I completely agree with Tim O'Reilly. Mike Loukides' post on what is data science is a, "seminal, important post." If it has managed to avoid your gaze over the past twenty-four hours I highly recommend it; if nothing else, it is a 2,000 word massage of the data geek ego and a nifty tool and who's who reference to boot. As the latest in a recent series of blog post and magazine/newspaper articles on the rise of the data scientist Loukides draws broad strokes on this emerging discipline, covering everything from where the data comes from, to how to manage it, and who is doing great work (kudos for getting quotes for so many excellent members of the data community).

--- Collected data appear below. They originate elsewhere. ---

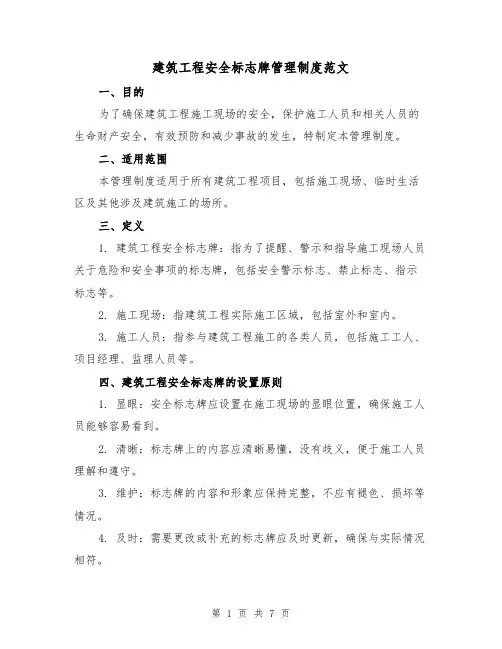 建筑工程安全标志牌管理制度范文

一、目的

为了确保建筑工程施工现场的安全，保护施工人员和相关人员的生命财产安全，有效预防和减少事故的发生，特制定本管理制度。

二、适用范围

本管理制度适用于所有建筑工程项目，包括施工现场、临时生活区及其他涉及建筑施工的场所。

三、定义

1. 建筑工程安全标志牌：指为了提醒、警示和指导施工现场人员关于危险和安全事项的标志牌，包括安全警示标志、禁止标志、指示标志等。

2. 施工现场：指建筑工程实际施工区域，包括室外和室内。

3. 施工人员：指参与建筑工程施工的各类人员，包括施工工人、项目经理、监理人员等。

四、建筑工程安全标志牌的设置原则

1. 显眼：安全标志牌应设置在施工现场的显眼位置，确保施工人员能够容易看到。

2. 清晰：标志牌上的内容应清晰易懂，没有歧义，便于施工人员理解和遵守。

3. 维护：标志牌的内容和形象应保持完整，不应有褪色、损坏等情况。

4. 及时：需要更改或补充的标志牌应及时更新，确保与实际情况相符。

第 1 页 共 7 页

While I think it is important to write and discuss the importance of this field, I think it is equally important that we—the data science community—do not fall into a perpetual cycle of self-admiration and navel gazing. That is, when asking the question, "what is data science," we should also be asking, "what is not data science?" Or, perhaps more appropriately, "What is good data science, and how do I become a good data scientist?" These questions have not been the focus of the discussion thus far, and it is time to start asking them.

Up to this point the discussion of what is data science has been rather inclusive. As Loukides notes:

In the last few years, there has been an explosion in the amount of data that's available. Whether we're talking about web server logs, tweet streams, online transaction records, "citizen science," data from sensors, government data, or some other source, the problem isn't finding data, it's figuring out what to do with it.

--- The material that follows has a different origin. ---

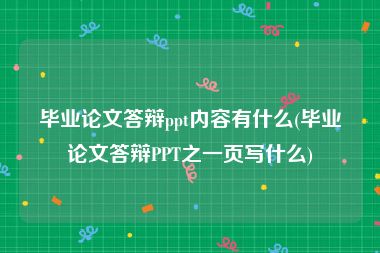 毕业论文答辩ppt内容有什么(毕业论文答辩PPT之一页写什么)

After reading the Loukides piece in the context of what has already been said, I was struck by what appears to be a gradual blurring between what is science and what now being promoted as data science. As an example, consider the recent adjustment of the estimated amount of oil spilled into the Gulf coast. Using the live video feeds of the spill and satellite imagery, FSU oceanographer Ian R. MacDonald performed "rough calculations" to find that the actual amount of oil being spilled may have been four or five times what the government had estimated. Now, were the calculations performed by Dr. MacDonald data science, or just science? His data came from the streaming ethers of the Internet pointed out by Loukides and others; the external spring from which data science flows, but his primary tools were his own eyes and decades of experience.

Before you accuse me of pedantic folly, my purpose with the MacDonald example is to highlight the fact that good data science is exactly the same good science. The most meaningful analyses will be borne from a thorough understanding of the data's context, and an acute sense of what the most important questions should be asked. The conversation up to this point, unfortunately, has been far too focused on the data resources themselves and the tools used to approach them. Good data science will never be measured by the terabytes in your Cassandra database, the number of EC2 nodes your jobs is using, or the volume of mappers you can send through a Hadoop instance. Having a lot of data does not license you to have a lot to say about it.

To that end, I have been disappointed in the lack of mention as to on how critical the social sciences are to good data science. Loukides quotes LinkedIn's Chief Scientist DJ Patil in reference to who makes the best data scientist:

...the best data scientists tend to be "hard scientists," particularly physicists, rather than computer science majors. Physicists have a strong mathematical background, computing skills, and come from a discipline in which survival depends on getting the most from the data.

While I have the upmost respect for physicist, like Patil, their discipline is unencumbered by such pesky matters as human free will and fallibility. I happen to know that DJ respects and understands the difference because I have had the great pleasure of discussing this issues with him, but imagine how much more difficult the so-called hard sciences would be if atoms got to decide their own charge? As data science is fundamentally about gleaning information from the data trail of humans those with perspective on causality in this context are invaluable. While large data stores may be interested in running a regression over some set of variables, a good data scientist would first wonder what the underlying process was that generated those observations, what is missing, and how that affects the interpretations of results.

My assessment of the current state of data science is best described as cautious optimism. The tools needed to capture the data deluge (as Chris Anderson puts it) have developed at a truly astonishing rate. And though I think those leading the data science charge are brilliant and preeminently capable of continuing its surge; I fear our intuitions about what the data mean have not kept pace, and it may be sooner than later that our analyses suffer for it.